**Excerpted passage**
###

But the paper's own analysis suggests that roughly 30% of queries would go unanswered. Picture that. You ask ChatGPT something and three times out of ten it just... shrugs. As Wei Xing, an assistant professor at the University of Sheffield, wrote in The Conversation, users accustomed to confident answers would abandon such a system almost immediately. He drew a comparison to an air quality monitoring project in Salt Lake City where flagging measurement uncertainty led to lower user engagement, even though the uncertain readings were more honest than the confident ones.
That's the bind. The solution exists. It provably reduces hallucinations. And it would crater engagement metrics so fast that no consumer AI company would ship it.
Three labs, same wall
OpenAI isn't the only group reaching this conclusion, which makes it harder to dismiss as one company's internal pessimism. Researchers at Tsinghua University's NLP lab published work in December 2025 (arXiv: 2512.01797) identifying specific neurons, fewer than 0.01% of the total, that drive hallucination behavior. They called them H-Neurons. The finding: these neurons don't store wrong information. They encode the preference for producing any answer over admitting uncertainty. Suppress them, and hallucination drops. But so does the model's willingness to answer at all.
Separately, Oxford researchers published in Nature in 2024 showing that models produce arbitrary wrong answers when uncertain, and proposed semantic entropy as a detection method. Sebastian Farquhar, the lead author (who later joined Google DeepMind), was careful to note this only catches one type of error: confabulation, where the model gives different answers each time you ask. Consistent mistakes slip through.
So we have one group proving hallucinations are mathematically inevitable. Another locating the exact neurons responsible. A third developing detection methods while acknowledging they only catch a fraction of the problem. The convergence is hard to ignore.

###

**Explore the material**
**A)** List every outlet or repository that the passage on AI hallucinations names as the place where research or commentary appeared.
**B)** Continue the passage on AI hallucinations, starting after its closing sentence about the convergence.

###

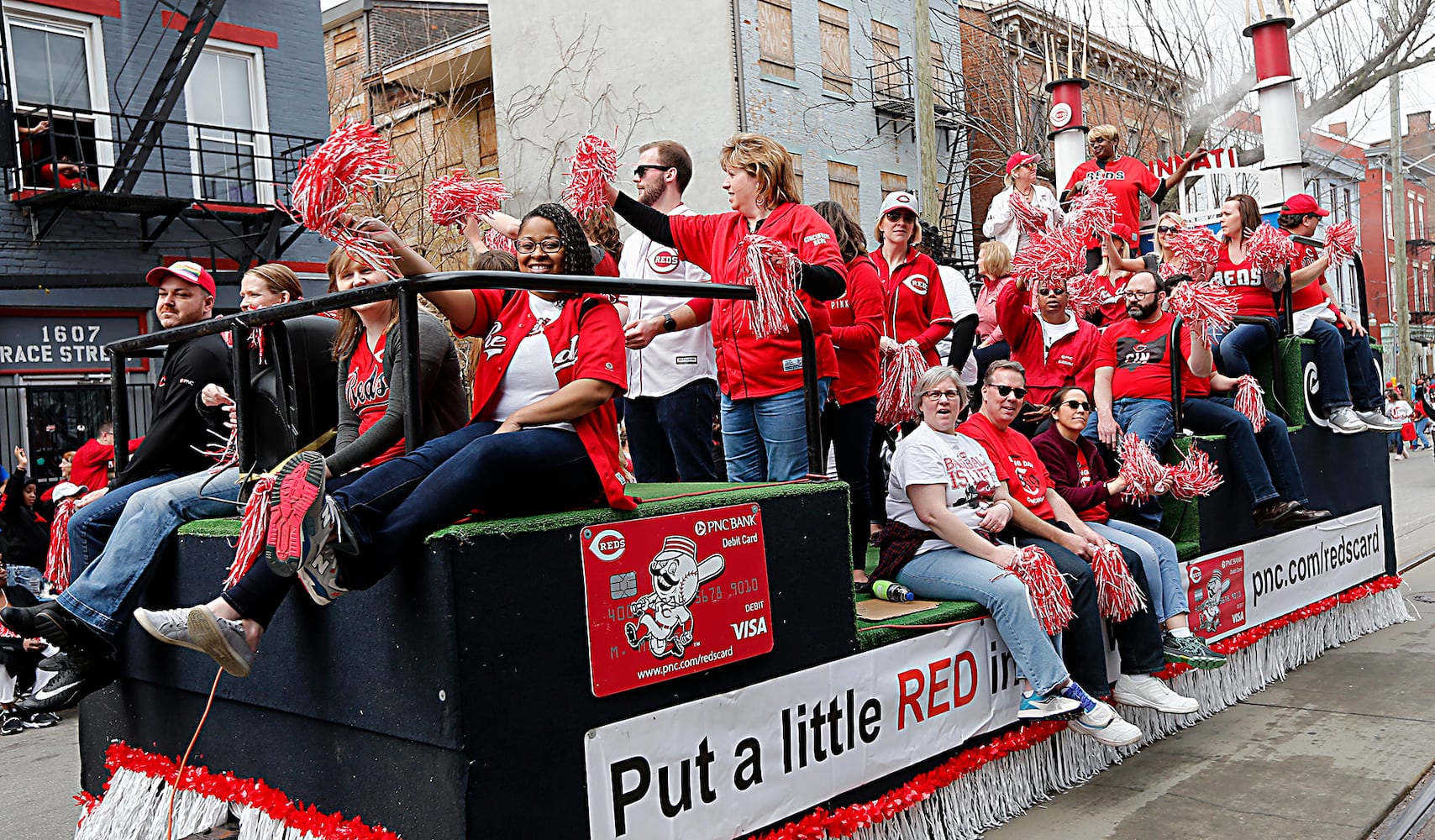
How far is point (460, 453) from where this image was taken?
10.2 ft

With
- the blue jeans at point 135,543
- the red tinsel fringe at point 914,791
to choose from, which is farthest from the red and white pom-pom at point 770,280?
the blue jeans at point 135,543

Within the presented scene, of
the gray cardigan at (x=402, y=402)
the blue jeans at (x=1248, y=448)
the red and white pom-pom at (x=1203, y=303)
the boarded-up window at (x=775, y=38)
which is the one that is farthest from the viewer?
the boarded-up window at (x=775, y=38)

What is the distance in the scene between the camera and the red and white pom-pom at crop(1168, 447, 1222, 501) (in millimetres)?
5914

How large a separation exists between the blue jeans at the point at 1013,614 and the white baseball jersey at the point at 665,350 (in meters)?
1.36

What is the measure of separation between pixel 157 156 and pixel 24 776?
947 centimetres

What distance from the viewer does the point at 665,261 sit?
5219 mm

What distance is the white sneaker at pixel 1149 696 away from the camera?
16.9 feet

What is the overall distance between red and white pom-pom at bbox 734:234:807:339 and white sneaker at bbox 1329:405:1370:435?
205 inches

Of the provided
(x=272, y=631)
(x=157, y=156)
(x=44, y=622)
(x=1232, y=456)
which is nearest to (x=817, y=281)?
(x=272, y=631)

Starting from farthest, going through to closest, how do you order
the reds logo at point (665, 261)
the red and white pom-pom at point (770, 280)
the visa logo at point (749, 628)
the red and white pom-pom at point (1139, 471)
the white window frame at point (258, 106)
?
the white window frame at point (258, 106)
the red and white pom-pom at point (1139, 471)
the reds logo at point (665, 261)
the red and white pom-pom at point (770, 280)
the visa logo at point (749, 628)

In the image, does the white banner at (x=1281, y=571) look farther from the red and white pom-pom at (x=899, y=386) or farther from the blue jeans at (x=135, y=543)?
the blue jeans at (x=135, y=543)

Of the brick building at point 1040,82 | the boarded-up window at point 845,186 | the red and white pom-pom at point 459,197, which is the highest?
the brick building at point 1040,82

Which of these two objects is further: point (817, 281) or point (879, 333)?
point (879, 333)

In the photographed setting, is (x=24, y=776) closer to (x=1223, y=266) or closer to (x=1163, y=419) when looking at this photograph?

###

**Answers to this exercise**
**A)** The Conversation, arXiv, Nature

**B)**
What the benchmarks actually reward
I keep coming back to the benchmark finding because it's the most actionable part of this whole story. Nine out of ten major AI evaluations, including GPQA, MMLU-Pro, and SWE-bench, grade in a way that makes honesty a losing strategy. The OpenAI paper proposes reforming these benchmarks to reward calibrated confidence, penalizing wrong answers more heavily (say, minus three points) while allowing abstention at zero cost.
On paper, this works. In practice, who moves first? If one company starts training models that say "I don't know" more often, their benchmark scores drop relative to competitors who keep training aggressive guessers. The OpenAI blog post accompanying the paper tries to reframe this optimistically, arguing that hallucinations aren't inevitable if models can abstain. But that framing quietly concedes the point: the only way to avoid hallucinating is to not answer, and not answering isn't what anyone is paying for.
Neil Shah, VP for research at Counterpoint Technologies, put it bluntly in Computerworld's coverage: unlike human intelligence, AI lacks the humility to acknowledge uncertainty. It presents estimates as facts. And we've built the entire evaluation ecosystem to encourage exactly that behavior.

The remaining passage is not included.